Vibroseismik erschüttert den Bezirk Gänserndorf
BEZIRK. (mc) Das Haus des Landwirts Josef Zihr aus Orth an der Donau hat Risse. Und zwar, seitdem die seismischen Messungen im Auftrag von OMV und Geotief Wien, einer Tochter der Wien Energie, stattgefunden haben – das sagt Zihr und hat gegen die OMV ein Beweissicherungsverfahren angestrengt. Dem entgegen steht die Aussage der OMV: „Aufgrund unserer Auflagen in Bezug auf die ÖNORM S9020 sind die von uns ausgelösten maximalen Schwinggeschwindigkeiten unterhalb des Grenzwertes für denkmalgeschützte Gebäude. Das bedeutet, dass wir mit der Einhaltung der Grenzwerte keinen Schaden verursachen können.“
Zurück zum Anfang - Warum seismische Messungen?

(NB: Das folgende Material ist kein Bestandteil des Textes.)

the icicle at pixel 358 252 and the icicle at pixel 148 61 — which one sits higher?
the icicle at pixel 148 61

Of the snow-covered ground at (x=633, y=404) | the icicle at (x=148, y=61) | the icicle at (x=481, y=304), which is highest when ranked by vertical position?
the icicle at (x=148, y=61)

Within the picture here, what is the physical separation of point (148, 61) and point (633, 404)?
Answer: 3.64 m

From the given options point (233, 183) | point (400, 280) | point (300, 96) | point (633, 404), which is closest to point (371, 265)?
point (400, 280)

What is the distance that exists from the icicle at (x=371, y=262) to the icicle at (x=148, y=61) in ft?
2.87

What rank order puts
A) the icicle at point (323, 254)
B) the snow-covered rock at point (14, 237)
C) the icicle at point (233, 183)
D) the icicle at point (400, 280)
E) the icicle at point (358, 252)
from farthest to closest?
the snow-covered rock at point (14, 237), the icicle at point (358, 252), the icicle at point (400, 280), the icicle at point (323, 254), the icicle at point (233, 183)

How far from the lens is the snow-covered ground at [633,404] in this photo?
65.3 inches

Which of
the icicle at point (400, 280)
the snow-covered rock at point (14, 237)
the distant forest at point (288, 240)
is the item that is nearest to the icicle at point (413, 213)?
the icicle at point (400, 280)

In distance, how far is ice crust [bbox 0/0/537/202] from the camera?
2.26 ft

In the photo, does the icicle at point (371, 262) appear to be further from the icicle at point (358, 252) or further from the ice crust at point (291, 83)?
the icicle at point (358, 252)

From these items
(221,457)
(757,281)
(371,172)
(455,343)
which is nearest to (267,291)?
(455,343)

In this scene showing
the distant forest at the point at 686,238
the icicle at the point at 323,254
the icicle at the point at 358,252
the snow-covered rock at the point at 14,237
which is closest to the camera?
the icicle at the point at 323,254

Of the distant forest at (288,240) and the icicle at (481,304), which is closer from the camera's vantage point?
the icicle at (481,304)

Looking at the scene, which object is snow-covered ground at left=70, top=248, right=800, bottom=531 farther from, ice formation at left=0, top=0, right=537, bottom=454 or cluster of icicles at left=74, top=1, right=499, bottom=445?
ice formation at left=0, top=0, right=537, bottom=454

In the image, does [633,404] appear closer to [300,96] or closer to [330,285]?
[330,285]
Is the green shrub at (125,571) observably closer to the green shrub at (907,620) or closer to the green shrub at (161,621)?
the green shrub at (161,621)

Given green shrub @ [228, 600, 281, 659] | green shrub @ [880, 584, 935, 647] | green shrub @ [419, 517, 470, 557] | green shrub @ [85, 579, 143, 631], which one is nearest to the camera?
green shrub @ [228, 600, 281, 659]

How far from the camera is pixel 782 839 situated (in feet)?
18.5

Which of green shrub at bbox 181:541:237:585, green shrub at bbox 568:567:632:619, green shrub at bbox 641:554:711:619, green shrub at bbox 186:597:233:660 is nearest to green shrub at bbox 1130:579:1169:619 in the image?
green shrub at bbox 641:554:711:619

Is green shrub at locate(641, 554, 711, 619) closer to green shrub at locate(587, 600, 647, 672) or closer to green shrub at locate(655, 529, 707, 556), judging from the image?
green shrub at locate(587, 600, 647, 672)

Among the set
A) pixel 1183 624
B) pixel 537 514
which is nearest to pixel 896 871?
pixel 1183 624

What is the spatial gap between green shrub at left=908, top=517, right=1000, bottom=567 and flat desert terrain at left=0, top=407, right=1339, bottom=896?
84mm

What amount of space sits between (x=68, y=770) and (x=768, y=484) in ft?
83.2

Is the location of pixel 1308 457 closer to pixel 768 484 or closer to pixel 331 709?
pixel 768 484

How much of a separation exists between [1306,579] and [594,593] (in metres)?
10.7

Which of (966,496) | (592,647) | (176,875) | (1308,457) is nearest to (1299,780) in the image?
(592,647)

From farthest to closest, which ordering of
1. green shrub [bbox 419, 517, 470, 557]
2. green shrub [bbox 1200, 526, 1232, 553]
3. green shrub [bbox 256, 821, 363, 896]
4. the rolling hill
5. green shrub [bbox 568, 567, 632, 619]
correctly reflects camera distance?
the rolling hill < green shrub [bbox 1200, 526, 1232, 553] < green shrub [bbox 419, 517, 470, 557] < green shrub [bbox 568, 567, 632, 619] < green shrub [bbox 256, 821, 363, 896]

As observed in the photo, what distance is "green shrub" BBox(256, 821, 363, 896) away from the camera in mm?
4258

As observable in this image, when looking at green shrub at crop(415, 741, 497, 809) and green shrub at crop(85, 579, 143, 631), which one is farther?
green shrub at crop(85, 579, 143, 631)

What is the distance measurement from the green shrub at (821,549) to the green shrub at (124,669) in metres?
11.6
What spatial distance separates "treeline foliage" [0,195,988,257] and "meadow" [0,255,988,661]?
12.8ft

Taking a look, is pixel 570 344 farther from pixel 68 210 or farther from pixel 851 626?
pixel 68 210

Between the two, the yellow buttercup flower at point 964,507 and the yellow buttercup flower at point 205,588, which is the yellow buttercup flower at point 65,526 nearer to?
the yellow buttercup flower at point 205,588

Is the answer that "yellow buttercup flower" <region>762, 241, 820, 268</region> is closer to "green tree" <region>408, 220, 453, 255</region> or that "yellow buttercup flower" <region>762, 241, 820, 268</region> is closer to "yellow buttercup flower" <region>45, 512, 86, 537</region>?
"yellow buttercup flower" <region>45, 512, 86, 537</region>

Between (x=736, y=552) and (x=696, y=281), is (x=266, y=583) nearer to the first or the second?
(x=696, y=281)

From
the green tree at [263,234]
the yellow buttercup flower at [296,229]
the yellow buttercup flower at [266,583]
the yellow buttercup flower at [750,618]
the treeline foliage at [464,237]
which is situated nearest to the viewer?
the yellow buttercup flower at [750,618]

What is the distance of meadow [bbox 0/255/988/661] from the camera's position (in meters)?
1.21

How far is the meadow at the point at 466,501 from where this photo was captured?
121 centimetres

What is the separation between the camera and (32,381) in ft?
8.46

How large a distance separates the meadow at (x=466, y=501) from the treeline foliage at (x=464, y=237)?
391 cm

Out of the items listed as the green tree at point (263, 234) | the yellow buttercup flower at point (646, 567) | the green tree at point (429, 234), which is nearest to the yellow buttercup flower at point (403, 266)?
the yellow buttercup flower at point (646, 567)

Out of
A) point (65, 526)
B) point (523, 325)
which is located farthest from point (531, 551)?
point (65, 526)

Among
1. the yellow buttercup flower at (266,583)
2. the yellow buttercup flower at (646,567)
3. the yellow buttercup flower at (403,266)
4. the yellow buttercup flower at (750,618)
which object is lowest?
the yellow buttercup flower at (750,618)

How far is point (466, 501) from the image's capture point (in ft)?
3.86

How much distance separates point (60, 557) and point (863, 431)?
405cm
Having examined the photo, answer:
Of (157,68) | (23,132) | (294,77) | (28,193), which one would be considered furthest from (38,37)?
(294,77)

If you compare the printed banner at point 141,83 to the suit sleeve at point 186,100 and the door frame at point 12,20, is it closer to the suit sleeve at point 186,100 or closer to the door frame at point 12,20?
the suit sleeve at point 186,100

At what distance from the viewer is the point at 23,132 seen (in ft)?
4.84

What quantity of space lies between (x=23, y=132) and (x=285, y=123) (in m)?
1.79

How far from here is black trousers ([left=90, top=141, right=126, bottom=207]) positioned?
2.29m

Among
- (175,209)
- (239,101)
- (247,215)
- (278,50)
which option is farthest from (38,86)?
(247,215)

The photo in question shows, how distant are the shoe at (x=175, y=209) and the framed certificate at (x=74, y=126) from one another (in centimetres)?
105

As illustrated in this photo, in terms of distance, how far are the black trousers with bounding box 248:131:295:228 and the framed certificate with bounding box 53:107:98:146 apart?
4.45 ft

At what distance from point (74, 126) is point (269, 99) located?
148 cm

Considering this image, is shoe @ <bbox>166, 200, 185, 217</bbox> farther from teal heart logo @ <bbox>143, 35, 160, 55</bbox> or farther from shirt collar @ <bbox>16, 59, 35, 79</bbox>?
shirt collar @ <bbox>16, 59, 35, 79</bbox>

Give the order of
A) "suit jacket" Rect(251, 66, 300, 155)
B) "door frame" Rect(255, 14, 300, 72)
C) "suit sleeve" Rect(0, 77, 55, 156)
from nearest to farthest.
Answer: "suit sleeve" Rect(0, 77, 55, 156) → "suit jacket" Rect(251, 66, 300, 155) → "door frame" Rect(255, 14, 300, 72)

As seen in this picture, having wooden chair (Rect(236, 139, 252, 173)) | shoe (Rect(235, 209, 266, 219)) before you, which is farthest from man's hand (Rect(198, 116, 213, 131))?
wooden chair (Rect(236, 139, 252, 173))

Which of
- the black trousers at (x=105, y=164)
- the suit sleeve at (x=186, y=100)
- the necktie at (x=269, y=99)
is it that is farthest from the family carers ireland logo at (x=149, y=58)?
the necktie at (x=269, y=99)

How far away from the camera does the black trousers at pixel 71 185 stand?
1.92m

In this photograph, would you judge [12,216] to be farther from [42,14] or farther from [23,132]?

OMV und Geotief Wien lassen durch die deutsche Spezialfirma DMT mittels Vibroseismik eine „unterirdische Landkarte“ der Untergrundstrukturen in 4000-6000 Metern Tiefe erstellen, unter anderem auch im Bezirk Gänserndorf. Die OMV sucht dabei nach Gasvorkommen, die Geotief Wien nach Heißwasser zur Gewinnung geothermaler Energie. „Ganz im Süden des Bezirks geht es um heiße Quellen. Geothermie als Energiequelle für Wien und sein direktes Umland könnte eine Alternative zu den gebräuchlichen fossilen Brennstoffen werden. Wenn hydrothermale Geothermie möglich ist. Denn petrothermale Geothermie ist grundsätzlich abzulehnen. Die Technologie dabei ist im Prinzip dieselbe, die bei Schiefergasbohrungen angewendet wird, womit auch die Nebenwirkungen und Gefahren ähnliche sind,“ sagt Beate Kainz von den GRÜNEN Gänserndorf. Vibroseismik bedeutet, dass Fahrzeuge mittels Vibrationsplatten Schwingungen in den Boden schicken. Diese werden durch die Gesteinsschichten reflektiert und an der Oberfläche von sogenannten Geophonen wieder aufgefangen. So entsteht die „Landkarte“, die Wasser- aber auch Gasvorkommen zeigen kann. Kainz sagt weiter: „Umso nördlicher, umso Schiefergas. Die Technologie ist vorhanden, wurde nach eigenen Aussagen auch bereits erprobt. Die unterirdische Landkarte wird mit jeder Messung vollständiger. Uns muss klar sein, dass wir weder informiert noch gefragt werden. Fracking ist generell abzulehnen – egal ob es um Schiefergas geht oder um warmes Wasser.“
Gebäudeschäden durch seismische Messungen?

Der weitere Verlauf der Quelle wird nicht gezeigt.